Does PLWH on successful therapy aging faster? Several terms, like accelerated, premature, or accentuated aging, were used in defining aging in PLWH. The terms accelerated and premature aging crudely describe increased changes over time that would arise earlier and increase progressively. In contrast, accentuated aging describes an increased burden of age-related damage that occurs at the same age as the general population and is static over time [84]. HIV-associated non-AIDS conditions like cardiovascular diseases, metabolic syndrome (MetS), cancers, liver diseases, and neurocognitive diseases can be associated with advancing age, where HIV or the cART may be an additional risk factor for accentuated aging in PLWH. Low-grade persistence inflammation and macrophage activation despite successful cART may play a crucial role in premature age-associated diseases and immunosenescence in PLWH. A shift towards the systemic glutamate metabolism during prolonged cART [35••, 79, 85] may potentiate the metabolic profile at-risk for accelerated aging. The epigenetic age acceleration (EAA) was reported in PLWH without ART in all tissue [12]. However, the initiation of the treatment may slow the EAA [14••]. There is no doubt that the development of specific clinical geriatric syndromes is hastened in PLWH [84].

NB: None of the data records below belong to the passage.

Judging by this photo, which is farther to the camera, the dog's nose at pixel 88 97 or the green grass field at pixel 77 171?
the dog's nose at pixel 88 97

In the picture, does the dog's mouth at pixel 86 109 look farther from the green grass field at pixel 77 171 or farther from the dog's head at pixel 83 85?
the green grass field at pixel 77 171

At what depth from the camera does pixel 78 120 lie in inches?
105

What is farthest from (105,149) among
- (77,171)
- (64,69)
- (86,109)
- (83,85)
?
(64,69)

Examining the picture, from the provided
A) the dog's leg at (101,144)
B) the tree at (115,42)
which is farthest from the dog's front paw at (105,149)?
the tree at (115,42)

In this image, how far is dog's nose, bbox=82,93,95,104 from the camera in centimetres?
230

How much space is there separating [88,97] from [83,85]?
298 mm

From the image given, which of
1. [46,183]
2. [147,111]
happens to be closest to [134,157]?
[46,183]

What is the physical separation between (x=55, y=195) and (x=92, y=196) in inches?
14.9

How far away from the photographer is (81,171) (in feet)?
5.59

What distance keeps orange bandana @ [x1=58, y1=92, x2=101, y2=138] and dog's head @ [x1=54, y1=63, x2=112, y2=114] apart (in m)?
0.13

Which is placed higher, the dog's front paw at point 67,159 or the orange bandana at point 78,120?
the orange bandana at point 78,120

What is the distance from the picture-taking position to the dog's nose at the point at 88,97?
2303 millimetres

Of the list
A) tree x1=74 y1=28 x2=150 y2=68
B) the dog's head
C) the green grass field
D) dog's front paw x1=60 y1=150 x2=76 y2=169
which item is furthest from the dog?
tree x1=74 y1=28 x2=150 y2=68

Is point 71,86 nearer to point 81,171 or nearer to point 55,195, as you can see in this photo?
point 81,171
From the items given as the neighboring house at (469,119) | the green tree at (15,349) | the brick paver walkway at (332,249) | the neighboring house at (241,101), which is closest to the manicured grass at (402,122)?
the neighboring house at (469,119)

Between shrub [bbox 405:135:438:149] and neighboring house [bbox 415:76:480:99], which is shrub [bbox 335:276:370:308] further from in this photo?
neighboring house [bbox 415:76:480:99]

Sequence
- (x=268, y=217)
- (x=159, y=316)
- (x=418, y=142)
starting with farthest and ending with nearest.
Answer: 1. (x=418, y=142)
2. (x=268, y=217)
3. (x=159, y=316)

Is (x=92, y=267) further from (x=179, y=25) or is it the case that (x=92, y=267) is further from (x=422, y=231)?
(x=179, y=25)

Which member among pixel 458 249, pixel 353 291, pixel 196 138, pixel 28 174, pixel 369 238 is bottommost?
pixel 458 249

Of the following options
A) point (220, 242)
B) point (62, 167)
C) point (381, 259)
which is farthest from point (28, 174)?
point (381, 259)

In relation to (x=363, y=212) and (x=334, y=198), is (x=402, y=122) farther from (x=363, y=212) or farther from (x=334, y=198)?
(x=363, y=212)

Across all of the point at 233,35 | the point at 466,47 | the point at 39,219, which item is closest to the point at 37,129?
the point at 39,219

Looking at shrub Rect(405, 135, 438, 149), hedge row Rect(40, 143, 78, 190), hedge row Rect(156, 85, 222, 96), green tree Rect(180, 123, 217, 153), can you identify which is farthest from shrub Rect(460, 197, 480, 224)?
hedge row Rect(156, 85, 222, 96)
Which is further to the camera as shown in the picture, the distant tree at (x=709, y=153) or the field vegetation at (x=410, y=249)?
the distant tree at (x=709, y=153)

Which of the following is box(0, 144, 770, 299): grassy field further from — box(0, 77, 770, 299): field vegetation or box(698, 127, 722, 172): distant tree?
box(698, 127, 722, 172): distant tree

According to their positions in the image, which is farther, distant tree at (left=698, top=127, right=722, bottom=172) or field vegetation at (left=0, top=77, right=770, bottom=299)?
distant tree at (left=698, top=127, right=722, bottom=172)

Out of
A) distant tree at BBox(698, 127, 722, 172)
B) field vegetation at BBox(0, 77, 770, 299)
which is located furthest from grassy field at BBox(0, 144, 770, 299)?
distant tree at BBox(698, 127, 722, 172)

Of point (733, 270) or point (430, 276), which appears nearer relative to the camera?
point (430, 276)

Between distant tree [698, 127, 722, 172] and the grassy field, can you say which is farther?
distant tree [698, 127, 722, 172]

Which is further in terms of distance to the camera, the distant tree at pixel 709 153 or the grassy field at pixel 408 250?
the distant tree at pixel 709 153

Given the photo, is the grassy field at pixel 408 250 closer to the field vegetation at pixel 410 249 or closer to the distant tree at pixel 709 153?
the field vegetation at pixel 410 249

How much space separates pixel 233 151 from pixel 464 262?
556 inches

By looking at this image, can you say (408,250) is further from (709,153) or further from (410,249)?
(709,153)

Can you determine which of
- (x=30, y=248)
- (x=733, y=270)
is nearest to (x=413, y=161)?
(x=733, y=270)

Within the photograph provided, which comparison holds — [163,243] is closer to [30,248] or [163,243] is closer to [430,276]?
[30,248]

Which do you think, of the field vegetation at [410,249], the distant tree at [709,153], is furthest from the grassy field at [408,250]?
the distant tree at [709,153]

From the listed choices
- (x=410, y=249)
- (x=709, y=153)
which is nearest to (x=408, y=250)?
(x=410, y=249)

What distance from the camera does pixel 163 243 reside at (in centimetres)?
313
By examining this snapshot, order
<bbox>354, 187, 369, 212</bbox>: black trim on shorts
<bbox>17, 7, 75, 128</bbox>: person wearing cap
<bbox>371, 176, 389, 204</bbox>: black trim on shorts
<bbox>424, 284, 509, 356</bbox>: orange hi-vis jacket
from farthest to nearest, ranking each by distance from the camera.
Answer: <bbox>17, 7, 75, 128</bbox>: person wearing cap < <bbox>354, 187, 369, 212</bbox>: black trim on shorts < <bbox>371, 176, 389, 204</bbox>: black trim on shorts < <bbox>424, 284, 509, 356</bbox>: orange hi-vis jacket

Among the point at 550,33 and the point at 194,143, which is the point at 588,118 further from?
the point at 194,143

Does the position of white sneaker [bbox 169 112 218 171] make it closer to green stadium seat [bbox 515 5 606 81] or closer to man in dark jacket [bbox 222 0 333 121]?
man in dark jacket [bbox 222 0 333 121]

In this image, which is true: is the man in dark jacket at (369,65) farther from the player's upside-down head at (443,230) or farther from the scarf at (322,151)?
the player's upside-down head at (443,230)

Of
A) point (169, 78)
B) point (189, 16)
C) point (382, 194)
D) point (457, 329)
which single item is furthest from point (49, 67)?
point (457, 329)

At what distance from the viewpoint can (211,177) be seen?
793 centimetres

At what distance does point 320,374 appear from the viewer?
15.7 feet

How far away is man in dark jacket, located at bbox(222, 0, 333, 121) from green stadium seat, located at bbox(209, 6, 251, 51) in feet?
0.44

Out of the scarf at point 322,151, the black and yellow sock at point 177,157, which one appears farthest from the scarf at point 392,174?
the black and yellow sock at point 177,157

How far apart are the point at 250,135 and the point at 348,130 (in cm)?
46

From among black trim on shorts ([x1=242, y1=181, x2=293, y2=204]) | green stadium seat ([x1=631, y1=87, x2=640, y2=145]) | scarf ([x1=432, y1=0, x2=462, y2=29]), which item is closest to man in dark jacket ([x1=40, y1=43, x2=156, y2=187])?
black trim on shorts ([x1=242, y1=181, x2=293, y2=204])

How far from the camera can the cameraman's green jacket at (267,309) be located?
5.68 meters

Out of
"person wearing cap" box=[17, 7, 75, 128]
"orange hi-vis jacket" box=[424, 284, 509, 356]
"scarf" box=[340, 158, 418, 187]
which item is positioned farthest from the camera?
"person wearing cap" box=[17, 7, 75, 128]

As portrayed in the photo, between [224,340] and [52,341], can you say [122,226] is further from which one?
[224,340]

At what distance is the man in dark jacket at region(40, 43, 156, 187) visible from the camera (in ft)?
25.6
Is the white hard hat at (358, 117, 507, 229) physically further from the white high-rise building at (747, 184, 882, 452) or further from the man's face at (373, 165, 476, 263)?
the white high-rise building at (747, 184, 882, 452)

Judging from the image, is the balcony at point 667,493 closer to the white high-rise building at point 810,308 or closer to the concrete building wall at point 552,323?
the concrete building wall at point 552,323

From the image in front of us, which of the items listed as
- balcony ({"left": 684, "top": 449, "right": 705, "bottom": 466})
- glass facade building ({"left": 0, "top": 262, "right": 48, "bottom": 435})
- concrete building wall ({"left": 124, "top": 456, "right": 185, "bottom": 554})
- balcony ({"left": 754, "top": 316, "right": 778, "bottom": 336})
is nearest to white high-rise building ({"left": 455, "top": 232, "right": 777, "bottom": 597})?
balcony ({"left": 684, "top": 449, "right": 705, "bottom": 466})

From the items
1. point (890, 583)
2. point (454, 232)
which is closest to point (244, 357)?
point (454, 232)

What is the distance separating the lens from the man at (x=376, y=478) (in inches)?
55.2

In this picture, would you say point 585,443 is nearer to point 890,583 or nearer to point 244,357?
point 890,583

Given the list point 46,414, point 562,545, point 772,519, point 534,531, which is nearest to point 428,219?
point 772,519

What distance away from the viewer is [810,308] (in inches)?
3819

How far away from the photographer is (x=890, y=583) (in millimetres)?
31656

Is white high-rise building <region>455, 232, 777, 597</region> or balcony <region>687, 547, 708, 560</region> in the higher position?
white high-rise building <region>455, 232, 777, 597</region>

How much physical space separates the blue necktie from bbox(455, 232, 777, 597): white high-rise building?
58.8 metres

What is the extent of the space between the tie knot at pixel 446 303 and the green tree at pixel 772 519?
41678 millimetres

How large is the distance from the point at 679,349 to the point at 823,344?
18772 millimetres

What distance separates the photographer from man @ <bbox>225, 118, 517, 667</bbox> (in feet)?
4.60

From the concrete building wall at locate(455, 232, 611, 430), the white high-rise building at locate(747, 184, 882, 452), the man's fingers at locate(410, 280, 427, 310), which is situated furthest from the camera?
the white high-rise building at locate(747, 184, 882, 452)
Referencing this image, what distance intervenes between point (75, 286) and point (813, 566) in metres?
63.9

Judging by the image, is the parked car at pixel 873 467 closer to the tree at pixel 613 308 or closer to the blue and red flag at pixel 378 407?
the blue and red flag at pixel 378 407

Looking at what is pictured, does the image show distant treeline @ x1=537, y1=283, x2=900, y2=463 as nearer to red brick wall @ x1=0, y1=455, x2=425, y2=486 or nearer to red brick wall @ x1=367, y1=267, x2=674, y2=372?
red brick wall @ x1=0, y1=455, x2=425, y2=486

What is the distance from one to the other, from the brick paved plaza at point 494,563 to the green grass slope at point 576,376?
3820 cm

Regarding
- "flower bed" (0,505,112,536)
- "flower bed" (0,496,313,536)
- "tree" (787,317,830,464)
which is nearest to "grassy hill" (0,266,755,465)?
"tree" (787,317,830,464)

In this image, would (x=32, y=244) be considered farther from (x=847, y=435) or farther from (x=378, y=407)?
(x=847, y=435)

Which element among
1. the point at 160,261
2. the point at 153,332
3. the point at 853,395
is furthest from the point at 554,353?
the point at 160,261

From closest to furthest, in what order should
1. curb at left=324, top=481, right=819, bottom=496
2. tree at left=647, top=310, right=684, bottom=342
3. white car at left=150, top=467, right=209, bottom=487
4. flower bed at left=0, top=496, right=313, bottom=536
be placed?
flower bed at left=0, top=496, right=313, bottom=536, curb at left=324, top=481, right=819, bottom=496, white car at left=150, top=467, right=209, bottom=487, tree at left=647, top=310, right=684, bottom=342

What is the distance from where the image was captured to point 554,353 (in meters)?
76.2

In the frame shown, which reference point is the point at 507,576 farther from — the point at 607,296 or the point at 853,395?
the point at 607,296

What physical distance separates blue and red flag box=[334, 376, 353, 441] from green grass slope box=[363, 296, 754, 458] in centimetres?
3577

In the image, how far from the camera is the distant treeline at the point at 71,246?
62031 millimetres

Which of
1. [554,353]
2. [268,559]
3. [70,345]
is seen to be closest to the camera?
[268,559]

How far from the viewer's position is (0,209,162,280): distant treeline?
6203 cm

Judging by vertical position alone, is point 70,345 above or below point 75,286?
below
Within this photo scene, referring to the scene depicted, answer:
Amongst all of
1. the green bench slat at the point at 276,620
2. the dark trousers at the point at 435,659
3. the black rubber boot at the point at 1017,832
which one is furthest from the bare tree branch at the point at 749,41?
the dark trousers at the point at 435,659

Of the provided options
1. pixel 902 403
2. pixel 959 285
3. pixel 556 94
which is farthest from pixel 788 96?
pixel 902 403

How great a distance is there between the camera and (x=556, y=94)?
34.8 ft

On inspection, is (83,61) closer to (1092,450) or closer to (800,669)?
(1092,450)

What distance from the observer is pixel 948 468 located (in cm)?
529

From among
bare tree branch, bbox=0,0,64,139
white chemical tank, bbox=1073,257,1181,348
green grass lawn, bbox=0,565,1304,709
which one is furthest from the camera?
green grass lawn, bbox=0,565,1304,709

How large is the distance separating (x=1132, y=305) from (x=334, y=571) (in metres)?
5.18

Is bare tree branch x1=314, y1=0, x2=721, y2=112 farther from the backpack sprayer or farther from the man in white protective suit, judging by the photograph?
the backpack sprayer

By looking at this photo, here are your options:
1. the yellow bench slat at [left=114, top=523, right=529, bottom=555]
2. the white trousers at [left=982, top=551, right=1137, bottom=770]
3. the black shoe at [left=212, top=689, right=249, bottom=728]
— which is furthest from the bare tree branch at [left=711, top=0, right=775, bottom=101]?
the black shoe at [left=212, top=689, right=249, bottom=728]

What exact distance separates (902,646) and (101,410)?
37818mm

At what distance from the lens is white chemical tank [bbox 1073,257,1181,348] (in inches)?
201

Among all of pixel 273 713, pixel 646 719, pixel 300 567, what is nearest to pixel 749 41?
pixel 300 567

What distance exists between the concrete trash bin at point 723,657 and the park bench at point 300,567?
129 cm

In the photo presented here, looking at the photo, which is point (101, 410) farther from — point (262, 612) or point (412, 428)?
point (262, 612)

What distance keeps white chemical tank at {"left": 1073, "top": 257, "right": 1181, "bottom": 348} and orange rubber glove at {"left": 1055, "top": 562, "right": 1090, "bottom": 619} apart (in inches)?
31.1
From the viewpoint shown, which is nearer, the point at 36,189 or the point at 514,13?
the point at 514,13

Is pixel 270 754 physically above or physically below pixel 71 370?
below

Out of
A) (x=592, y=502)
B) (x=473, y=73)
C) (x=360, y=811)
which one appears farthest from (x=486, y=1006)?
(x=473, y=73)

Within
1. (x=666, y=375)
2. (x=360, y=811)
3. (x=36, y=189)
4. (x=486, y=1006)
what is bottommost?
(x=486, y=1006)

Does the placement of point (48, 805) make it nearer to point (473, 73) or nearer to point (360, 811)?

Given the multi-faced nature of biological aging in PLWH without any biological aging biomarkers, it is essential to design an appropriate study with an adequately matched control group that most current studies failed to address. The confounding factors like lifestyle, diet, environmental pre-disposition, pre-ART immunodeficiency, and cART itself should be considered in the study design to define the biological aging in PLWH. The development and application of systems biology and machine learning methodologies can provide a better understanding of the mechanisms and temporal dynamics of biological aging in PLWH. Applying multi-omics systems biology to define the immunometabolism and biological aging in PLWH could be beneficial to identify the mechanisms of accelerated, premature, or accentuated biological aging in PLWH if it persists.